START Input data
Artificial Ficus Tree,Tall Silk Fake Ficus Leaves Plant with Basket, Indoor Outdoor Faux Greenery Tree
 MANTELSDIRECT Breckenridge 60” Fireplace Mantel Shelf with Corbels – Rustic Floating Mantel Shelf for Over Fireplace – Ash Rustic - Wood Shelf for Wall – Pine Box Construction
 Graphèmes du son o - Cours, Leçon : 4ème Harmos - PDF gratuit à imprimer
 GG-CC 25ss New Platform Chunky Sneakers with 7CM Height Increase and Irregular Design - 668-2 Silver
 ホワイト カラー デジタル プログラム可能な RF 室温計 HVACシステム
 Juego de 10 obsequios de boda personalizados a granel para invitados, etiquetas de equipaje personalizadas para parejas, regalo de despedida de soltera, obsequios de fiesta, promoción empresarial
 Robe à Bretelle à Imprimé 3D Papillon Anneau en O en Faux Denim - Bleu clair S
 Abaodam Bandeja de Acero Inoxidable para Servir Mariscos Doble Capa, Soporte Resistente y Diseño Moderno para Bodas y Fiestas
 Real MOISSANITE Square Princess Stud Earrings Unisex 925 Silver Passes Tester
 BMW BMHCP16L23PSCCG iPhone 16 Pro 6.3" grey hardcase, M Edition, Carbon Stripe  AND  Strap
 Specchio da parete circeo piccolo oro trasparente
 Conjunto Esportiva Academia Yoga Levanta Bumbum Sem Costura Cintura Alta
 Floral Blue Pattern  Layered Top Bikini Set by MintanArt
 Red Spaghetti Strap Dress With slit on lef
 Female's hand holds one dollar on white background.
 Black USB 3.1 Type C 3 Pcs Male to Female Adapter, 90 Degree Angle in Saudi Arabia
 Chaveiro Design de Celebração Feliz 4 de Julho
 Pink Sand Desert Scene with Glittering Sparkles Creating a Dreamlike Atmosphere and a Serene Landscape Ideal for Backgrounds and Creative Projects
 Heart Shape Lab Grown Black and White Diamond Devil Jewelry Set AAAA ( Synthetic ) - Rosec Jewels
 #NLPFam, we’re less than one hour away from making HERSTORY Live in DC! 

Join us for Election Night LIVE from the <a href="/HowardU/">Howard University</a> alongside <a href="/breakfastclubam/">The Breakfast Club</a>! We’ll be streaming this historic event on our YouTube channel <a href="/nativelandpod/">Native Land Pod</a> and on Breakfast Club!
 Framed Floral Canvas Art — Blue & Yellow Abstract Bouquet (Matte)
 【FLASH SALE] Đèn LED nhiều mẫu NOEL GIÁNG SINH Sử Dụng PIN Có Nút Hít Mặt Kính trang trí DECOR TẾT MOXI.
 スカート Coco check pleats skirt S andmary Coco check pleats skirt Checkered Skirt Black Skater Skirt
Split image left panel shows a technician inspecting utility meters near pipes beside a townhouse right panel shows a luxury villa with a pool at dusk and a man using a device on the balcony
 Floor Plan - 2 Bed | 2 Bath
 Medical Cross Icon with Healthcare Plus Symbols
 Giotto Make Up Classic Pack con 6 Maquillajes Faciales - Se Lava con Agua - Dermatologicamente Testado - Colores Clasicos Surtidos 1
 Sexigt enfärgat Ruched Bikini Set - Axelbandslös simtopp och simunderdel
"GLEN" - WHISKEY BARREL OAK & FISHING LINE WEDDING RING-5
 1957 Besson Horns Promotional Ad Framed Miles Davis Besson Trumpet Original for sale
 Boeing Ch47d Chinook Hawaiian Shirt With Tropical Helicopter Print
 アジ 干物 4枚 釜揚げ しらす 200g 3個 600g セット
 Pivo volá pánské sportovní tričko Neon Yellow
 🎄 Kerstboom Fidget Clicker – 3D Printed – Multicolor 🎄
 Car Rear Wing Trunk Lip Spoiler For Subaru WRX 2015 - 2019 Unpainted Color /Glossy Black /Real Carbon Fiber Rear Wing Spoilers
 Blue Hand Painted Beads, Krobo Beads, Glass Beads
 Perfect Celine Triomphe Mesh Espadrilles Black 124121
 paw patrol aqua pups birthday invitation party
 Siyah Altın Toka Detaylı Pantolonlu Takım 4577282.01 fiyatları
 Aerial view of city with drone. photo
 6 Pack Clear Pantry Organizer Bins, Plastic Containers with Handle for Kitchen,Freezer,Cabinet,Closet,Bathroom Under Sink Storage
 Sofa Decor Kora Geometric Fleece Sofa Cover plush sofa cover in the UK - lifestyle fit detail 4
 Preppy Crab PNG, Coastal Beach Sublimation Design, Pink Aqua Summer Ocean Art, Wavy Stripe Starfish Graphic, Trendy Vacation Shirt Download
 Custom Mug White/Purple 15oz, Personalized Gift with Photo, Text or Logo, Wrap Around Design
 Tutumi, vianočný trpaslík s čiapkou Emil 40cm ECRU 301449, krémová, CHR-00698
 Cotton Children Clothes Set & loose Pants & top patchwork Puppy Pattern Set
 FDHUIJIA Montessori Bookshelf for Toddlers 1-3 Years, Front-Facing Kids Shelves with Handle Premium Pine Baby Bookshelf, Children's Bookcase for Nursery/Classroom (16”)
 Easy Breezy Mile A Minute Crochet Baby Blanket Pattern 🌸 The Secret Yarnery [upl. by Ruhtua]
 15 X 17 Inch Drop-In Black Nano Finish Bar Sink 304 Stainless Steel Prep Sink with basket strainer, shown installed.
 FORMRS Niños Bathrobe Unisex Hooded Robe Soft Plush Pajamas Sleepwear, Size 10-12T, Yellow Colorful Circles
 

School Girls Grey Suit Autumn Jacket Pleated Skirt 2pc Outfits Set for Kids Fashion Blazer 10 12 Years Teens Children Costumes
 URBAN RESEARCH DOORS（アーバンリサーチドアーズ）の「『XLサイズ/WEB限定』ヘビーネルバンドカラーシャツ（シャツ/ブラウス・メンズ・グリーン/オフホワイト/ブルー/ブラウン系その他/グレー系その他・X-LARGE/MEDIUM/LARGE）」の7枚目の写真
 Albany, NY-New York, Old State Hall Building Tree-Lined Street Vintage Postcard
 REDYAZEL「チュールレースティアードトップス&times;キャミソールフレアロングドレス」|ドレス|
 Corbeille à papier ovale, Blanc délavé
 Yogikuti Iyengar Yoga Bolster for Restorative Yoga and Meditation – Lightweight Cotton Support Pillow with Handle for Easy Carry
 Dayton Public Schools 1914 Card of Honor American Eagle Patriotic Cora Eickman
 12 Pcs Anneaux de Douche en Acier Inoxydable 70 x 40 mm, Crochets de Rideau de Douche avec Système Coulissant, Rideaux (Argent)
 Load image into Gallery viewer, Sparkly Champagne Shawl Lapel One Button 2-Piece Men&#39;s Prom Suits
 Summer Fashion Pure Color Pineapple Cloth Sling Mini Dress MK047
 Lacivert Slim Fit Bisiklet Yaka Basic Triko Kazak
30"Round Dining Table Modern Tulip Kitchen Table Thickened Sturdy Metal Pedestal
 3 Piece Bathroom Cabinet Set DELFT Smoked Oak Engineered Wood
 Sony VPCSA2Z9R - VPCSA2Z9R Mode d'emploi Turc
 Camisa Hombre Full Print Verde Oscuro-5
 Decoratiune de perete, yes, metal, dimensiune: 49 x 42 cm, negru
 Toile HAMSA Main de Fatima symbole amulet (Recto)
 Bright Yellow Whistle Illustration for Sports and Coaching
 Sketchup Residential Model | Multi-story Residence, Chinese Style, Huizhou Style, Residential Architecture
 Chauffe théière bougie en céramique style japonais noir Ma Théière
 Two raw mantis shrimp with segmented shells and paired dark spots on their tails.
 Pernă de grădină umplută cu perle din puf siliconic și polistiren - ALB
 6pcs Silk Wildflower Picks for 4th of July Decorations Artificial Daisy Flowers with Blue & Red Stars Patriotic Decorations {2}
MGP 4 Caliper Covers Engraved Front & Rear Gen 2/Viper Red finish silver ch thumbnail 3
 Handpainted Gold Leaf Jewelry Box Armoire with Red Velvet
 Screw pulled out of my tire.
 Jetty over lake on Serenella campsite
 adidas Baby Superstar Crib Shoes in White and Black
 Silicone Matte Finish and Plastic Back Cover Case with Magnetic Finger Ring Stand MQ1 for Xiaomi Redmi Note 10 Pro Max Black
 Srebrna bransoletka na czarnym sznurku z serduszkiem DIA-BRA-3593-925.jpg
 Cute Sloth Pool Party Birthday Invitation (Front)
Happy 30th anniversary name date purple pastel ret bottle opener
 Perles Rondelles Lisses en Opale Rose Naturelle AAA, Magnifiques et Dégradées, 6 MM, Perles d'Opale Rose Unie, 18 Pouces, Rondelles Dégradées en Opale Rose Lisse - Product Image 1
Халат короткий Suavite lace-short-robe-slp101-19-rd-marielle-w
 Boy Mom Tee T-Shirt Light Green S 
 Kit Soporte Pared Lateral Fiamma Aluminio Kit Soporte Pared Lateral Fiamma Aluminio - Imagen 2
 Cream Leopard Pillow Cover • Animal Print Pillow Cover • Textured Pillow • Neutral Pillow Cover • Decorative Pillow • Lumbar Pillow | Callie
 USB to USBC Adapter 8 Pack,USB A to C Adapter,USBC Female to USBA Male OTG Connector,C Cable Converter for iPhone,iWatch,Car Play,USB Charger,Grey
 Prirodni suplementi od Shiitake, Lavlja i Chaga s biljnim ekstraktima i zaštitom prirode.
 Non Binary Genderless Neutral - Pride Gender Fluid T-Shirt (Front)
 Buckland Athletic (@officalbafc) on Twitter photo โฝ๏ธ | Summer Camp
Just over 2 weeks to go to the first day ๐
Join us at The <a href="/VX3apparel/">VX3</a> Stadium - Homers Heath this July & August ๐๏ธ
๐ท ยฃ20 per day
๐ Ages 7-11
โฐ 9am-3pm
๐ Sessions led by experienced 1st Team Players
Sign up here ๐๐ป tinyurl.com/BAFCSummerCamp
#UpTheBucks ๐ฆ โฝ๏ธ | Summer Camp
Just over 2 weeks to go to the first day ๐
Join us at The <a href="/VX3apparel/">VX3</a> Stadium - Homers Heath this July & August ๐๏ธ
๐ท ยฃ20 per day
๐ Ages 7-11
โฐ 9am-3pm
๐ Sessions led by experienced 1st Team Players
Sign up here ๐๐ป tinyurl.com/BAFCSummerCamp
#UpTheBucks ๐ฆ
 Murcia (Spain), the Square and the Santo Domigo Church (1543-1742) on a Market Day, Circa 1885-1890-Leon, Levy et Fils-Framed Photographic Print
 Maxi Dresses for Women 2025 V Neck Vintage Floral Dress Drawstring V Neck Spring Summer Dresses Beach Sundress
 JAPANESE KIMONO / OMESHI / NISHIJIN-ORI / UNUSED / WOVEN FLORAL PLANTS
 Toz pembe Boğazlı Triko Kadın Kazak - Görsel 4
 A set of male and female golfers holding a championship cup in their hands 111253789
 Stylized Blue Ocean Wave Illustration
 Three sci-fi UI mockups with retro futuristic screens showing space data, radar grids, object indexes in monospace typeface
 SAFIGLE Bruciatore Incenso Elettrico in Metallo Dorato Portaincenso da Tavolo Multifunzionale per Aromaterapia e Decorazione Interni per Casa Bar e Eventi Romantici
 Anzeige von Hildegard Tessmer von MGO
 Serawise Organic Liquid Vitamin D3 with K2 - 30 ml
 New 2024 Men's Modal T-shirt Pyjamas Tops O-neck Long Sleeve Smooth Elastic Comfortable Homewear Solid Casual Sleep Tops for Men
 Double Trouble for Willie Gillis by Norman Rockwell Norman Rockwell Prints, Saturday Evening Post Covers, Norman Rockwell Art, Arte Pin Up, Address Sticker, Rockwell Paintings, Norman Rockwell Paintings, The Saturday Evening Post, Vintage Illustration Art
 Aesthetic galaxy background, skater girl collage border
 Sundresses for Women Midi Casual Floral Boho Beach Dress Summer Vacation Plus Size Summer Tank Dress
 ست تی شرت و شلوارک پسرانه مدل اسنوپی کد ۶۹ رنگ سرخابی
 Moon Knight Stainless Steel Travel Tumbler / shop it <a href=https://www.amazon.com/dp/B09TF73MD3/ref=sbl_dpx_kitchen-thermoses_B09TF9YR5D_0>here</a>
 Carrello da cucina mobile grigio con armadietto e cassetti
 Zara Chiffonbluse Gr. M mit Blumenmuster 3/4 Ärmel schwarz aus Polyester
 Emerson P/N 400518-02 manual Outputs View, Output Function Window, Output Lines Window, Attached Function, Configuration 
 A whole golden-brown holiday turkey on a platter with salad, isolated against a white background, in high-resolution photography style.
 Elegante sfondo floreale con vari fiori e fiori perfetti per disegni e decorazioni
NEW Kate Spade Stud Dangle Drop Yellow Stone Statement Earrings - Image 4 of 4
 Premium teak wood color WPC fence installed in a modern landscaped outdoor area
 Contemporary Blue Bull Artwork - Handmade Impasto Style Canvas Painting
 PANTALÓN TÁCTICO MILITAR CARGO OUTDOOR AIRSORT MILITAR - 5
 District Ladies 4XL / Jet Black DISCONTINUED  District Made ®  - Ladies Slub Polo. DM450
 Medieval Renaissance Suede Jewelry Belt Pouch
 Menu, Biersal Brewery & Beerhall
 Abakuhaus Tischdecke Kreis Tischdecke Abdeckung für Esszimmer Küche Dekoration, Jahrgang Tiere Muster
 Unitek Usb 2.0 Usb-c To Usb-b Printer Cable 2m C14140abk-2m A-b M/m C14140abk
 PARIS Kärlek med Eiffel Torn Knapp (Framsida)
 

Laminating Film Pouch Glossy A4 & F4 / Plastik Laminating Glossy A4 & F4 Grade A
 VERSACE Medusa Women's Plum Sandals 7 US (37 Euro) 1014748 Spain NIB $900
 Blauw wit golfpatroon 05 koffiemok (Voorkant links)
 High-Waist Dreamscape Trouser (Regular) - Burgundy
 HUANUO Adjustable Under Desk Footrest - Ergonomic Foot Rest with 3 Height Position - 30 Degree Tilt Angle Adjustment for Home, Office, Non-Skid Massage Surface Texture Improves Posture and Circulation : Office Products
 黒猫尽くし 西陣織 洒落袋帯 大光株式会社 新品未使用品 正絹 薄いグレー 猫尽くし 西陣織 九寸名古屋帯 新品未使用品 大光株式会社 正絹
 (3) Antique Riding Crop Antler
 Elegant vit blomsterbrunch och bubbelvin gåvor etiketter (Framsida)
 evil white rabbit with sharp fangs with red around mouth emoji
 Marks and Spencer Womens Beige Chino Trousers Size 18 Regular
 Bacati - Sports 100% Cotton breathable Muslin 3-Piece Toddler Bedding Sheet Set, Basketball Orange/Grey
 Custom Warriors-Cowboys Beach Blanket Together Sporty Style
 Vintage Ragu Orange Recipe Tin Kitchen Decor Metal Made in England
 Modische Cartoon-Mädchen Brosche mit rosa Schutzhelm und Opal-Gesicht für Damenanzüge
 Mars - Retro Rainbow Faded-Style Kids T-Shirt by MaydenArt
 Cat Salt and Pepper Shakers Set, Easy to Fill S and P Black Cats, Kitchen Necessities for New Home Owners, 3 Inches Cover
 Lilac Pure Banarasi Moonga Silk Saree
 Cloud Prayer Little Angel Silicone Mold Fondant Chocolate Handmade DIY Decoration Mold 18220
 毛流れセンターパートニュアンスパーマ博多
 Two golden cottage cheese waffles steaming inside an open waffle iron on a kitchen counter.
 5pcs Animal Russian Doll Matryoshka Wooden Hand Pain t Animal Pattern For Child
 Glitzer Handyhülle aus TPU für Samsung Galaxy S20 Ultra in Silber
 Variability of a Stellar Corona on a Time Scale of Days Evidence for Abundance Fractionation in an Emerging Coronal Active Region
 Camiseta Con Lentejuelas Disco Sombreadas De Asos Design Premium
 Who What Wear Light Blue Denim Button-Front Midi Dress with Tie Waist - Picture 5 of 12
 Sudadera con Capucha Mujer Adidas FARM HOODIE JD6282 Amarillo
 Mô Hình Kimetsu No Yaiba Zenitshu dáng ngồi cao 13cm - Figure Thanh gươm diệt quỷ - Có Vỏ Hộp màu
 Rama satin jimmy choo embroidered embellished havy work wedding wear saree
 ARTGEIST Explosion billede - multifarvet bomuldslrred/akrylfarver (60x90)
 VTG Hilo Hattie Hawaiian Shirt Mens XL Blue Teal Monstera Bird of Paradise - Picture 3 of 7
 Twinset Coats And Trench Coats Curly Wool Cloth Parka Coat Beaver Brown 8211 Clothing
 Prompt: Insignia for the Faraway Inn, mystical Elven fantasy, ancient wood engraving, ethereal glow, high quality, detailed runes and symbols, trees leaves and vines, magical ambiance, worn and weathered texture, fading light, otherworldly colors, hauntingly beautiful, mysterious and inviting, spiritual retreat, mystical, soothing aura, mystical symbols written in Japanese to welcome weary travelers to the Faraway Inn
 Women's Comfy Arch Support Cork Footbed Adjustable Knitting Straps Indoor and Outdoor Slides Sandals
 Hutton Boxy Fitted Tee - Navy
END Input data
**Exercise description**
For the word "Cabinet", count the lines of the data that contain it and state only that count.

**Output of the task**
2